> BRIEF: Turn the listing below into a Markdown table with the columns "Row" and "Listing line," numbering each row and leaving out blank lines.

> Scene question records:
● ● ● ● ● ● ●
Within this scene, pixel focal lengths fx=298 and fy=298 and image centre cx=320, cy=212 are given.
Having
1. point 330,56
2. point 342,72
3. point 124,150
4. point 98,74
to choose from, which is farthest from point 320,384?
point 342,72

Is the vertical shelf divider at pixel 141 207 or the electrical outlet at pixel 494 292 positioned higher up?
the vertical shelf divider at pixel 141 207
● ● ● ● ● ● ●
> SOLUTION:
| Row | Listing line |
|---|---|
| 1 | Within this scene, pixel focal lengths fx=298 and fy=298 and image centre cx=320, cy=212 are given. |
| 2 | Having |
| 3 | 1. point 330,56 |
| 4 | 2. point 342,72 |
| 5 | 3. point 124,150 |
| 6 | 4. point 98,74 |
| 7 | to choose from, which is farthest from point 320,384? |
| 8 | point 342,72 |
| 9 | Is the vertical shelf divider at pixel 141 207 or the electrical outlet at pixel 494 292 positioned higher up? |
| 10 | the vertical shelf divider at pixel 141 207 |